TEXTO DO DOCUMENTO:
+ + + + +

Ao olhar uma cidade brasileira é possível ver a divisão provocada pela segregação espacial no território, seja urbano, seja rural. A avaliação é fruto de mapeamentos e análises cartográficas realizada por Rafael Sanzio, geógrafo e professor da UnB (Universidade de Brasília).

O pesquisador é autor ou co-autor de vários livros que analisam a formação das comunidades quilombolas e a distribuição desses locais pelo país.

"Quando você sobe em um avião e olha lá de cima, como é Maceió? É uma cidade de morros cheia de padrões habitacionais populares e favelados; e ilhas, províncias. Salvador é parecido, Rio de Janeiro é parecido, com uma escala lógico diferenciada, mas tem um padrão que se repete", diz.

Segundo ele, ainda estamos falando de territórios quilombolas porque essas comunidades não tiveram oportunidades e nem fizeram parte da história oficial da nação durante muito tempo.

"Porque na mentalidade, no pensamento social dominante brasileiro quilombo é coisa do passado, todos foram acabados, foram extintos".

Rafael Sanzio, geógrafo, professor da Universidade de Brasília e especialista em quilombos - Gabriela Biló/Gabriela Biló /Folhapress

Como se explica a divisão espacial de bairros e cidades no Brasil nos quais pessoas negras estão sempre relegadas as áreas mais periféricas? É possível dizer que isso ainda é resquício do período da escravidão?
A política do processo de formação territorial do Brasil, nos últimos cinco séculos, tem sido configurada por desigualdades na sua estrutura social e pelos lugares segregados. O espaço geográfico é a melhor instância de observação e percepção do que efetivamente ocorre no país.

A captura da espacialidade constituída a partir da diáspora é reveladora do país conflitante nesses últimos tempos, porque o Brasil africano tem sido hostilizado pelas instituições, pelas políticas, de uma maneira generalizada para ele não aparecer.

+ + + + +

TAREFA 1: Reproduza fielmente o trecho do texto sobre segregação espacial que vai de "O pesquisador é" até "durante muito tempo.".
TAREFA 2: Indique se cada afirmação concorda com o texto sobre segregação espacial, respondendo sim ou não e citando literalmente as palavras do texto que decidem a questão: (a) Rafael Sanzio é professor da Universidade de Brasília; (b) segundo a fala citada, Salvador segue um padrão diferente do de Maceió; (c) o texto afirma que o espaço geográfico é a melhor instância de observação do que ocorre no país.

DADOS FORNECIDOS:
+ + + + +

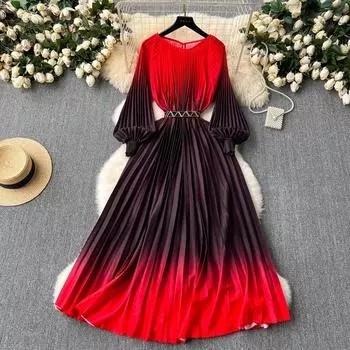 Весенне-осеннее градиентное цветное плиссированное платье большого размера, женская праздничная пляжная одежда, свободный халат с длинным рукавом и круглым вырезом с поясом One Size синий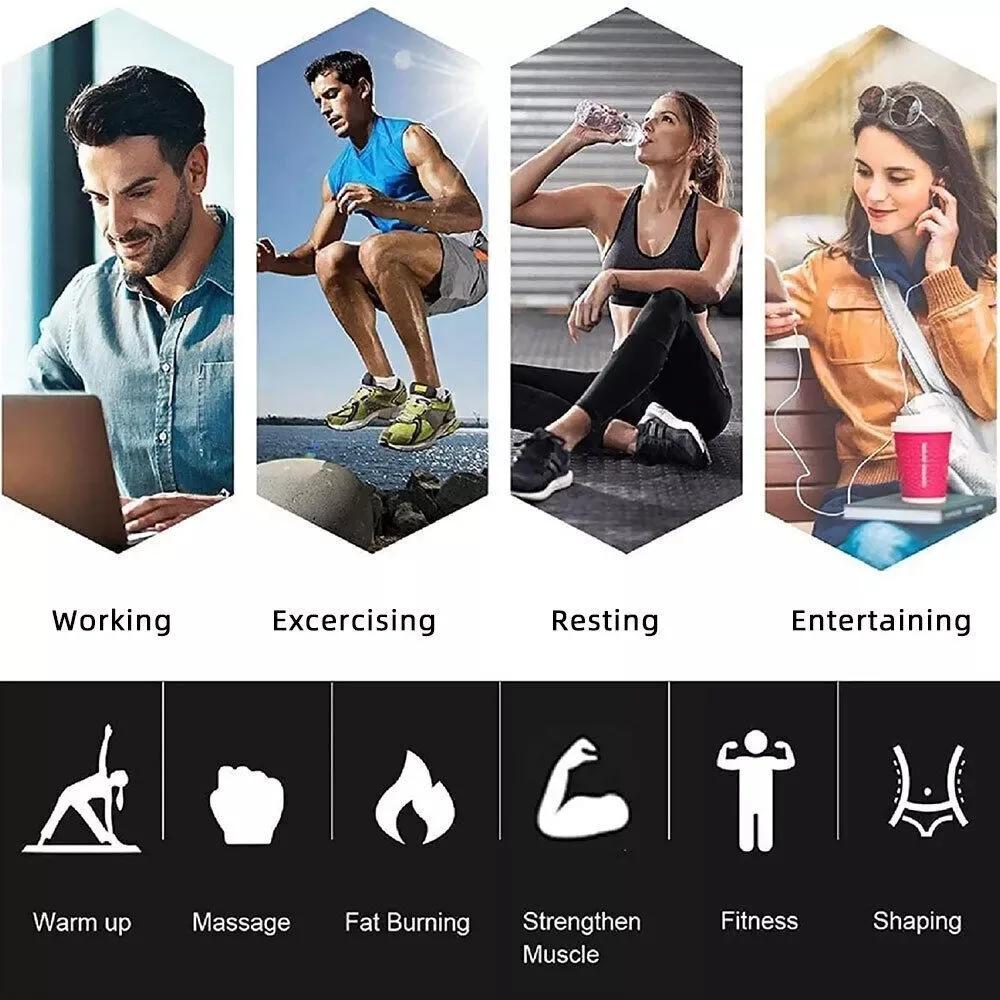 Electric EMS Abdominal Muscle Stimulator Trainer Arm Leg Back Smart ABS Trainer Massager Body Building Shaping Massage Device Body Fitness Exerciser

+ + + + +

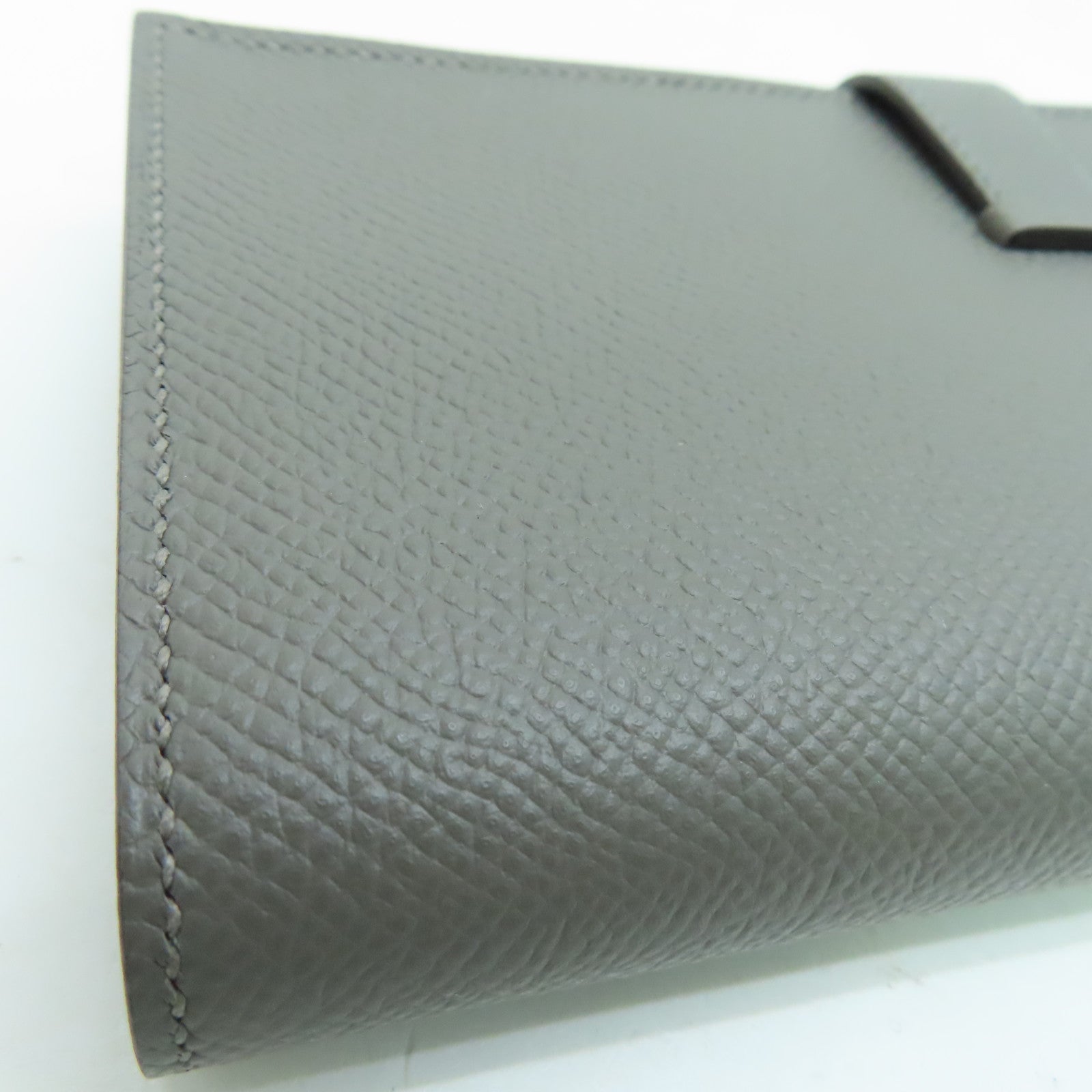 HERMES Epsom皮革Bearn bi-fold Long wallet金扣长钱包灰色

+ + + + +

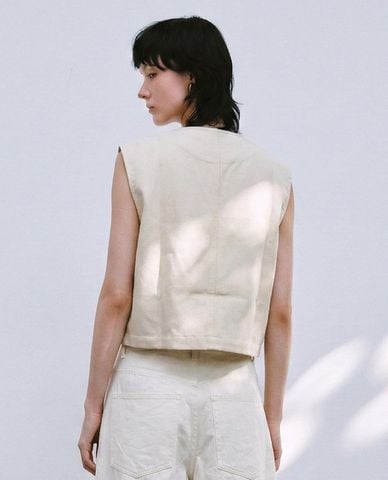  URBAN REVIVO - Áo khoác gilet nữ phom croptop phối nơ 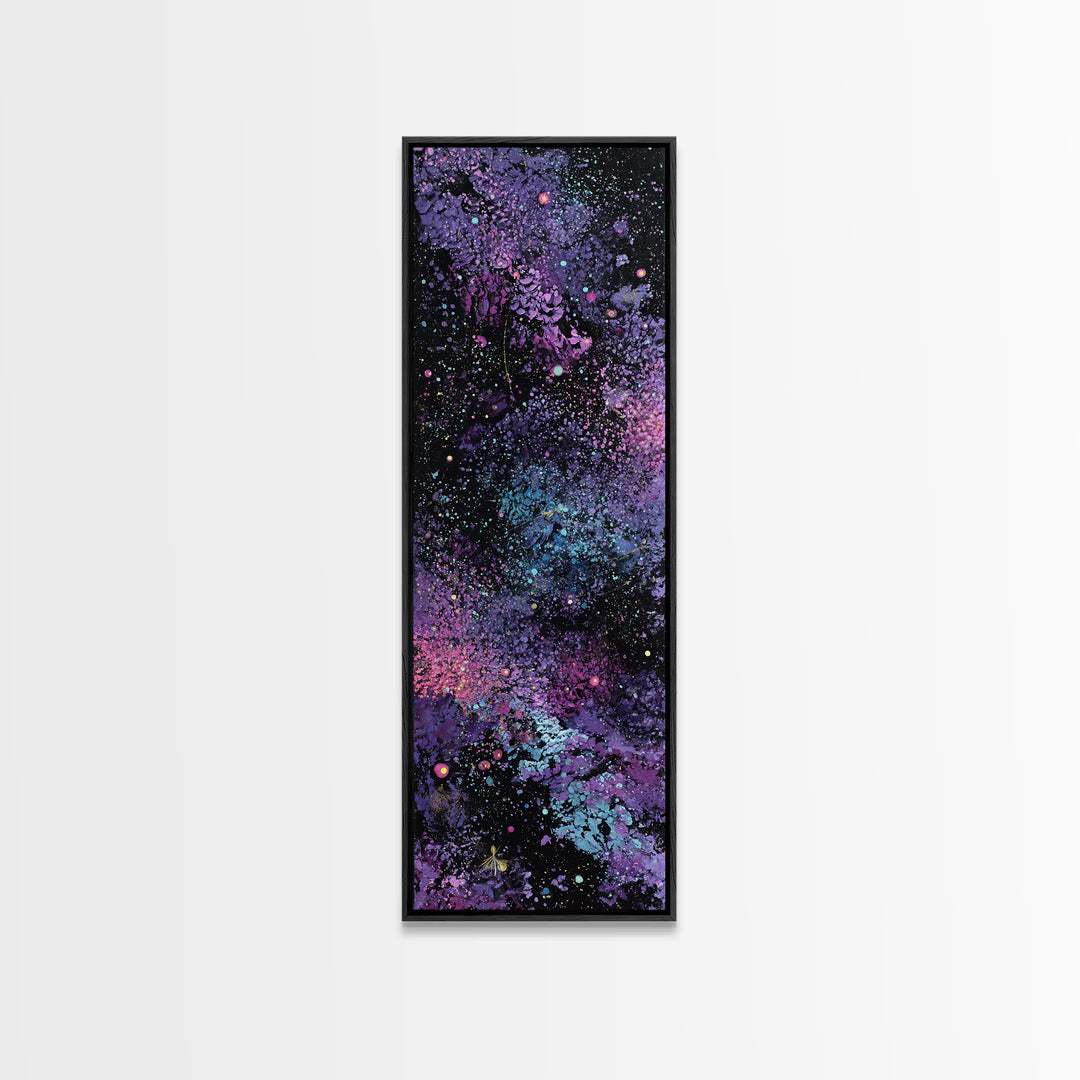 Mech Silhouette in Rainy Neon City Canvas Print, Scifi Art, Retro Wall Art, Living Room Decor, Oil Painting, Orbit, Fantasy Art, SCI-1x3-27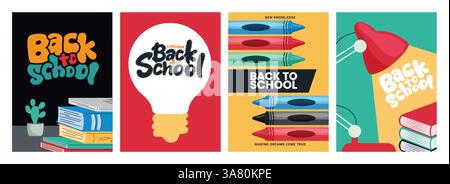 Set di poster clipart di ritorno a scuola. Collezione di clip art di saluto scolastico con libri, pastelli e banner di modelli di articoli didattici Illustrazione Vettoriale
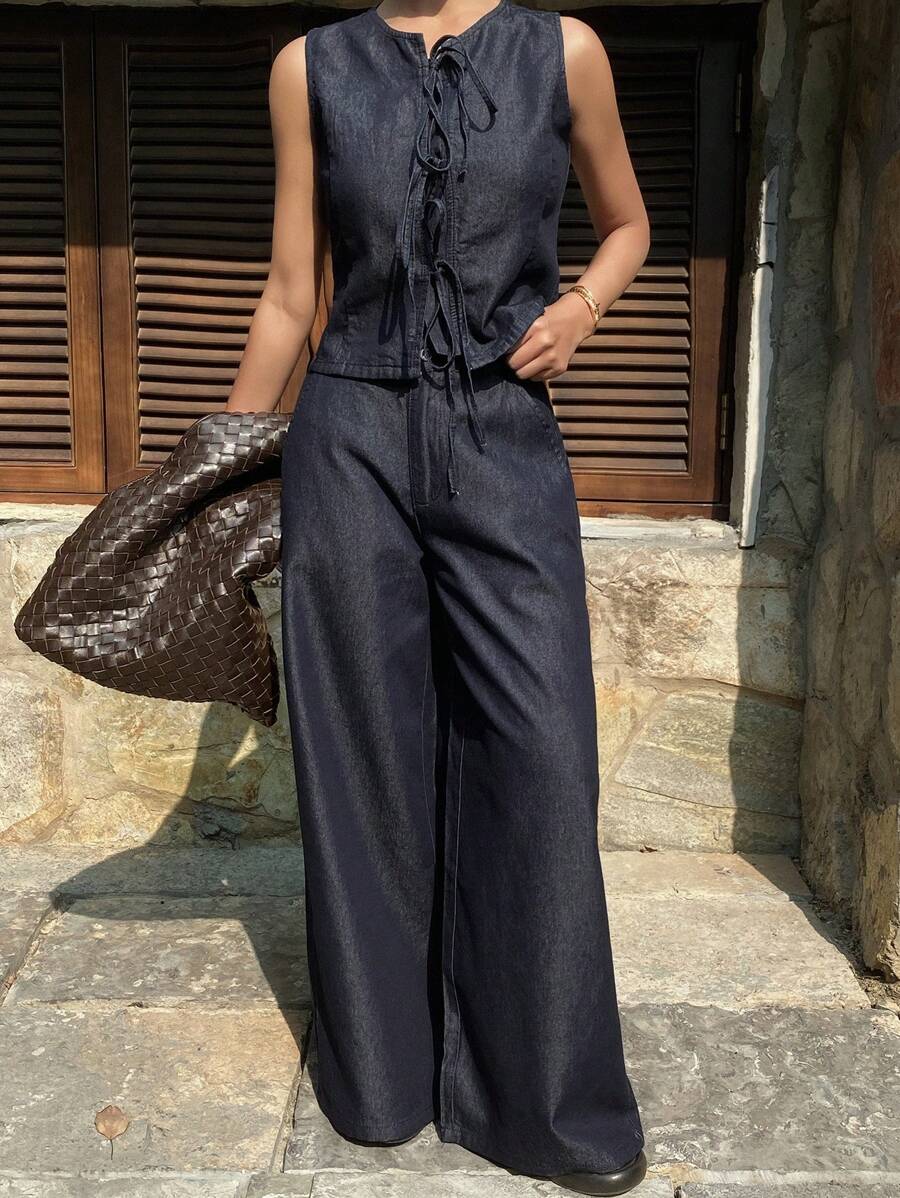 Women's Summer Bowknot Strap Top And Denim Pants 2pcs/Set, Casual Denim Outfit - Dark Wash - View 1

+ + + + +

RESPOSTA 1:
O pesquisador é autor ou co-autor de vários livros que analisam a formação das comunidades quilombolas e a distribuição desses locais pelo país.

"Quando você sobe em um avião e olha lá de cima, como é Maceió? É uma cidade de morros cheia de padrões habitacionais populares e favelados; e ilhas, províncias. Salvador é parecido, Rio de Janeiro é parecido, com uma escala lógico diferenciada, mas tem um padrão que se repete", diz.

Segundo ele, ainda estamos falando de territórios quilombolas porque essas comunidades não tiveram oportunidades e nem fizeram parte da história oficial da nação durante muito tempo.

RESPOSTA 2:
(a) Sim: "geógrafo e professor da UnB (Universidade de Brasília)".
(b) Não: "Salvador é parecido".
(c) Sim: "O espaço geográfico é a melhor instância de observação e percepção do que efetivamente ocorre no país."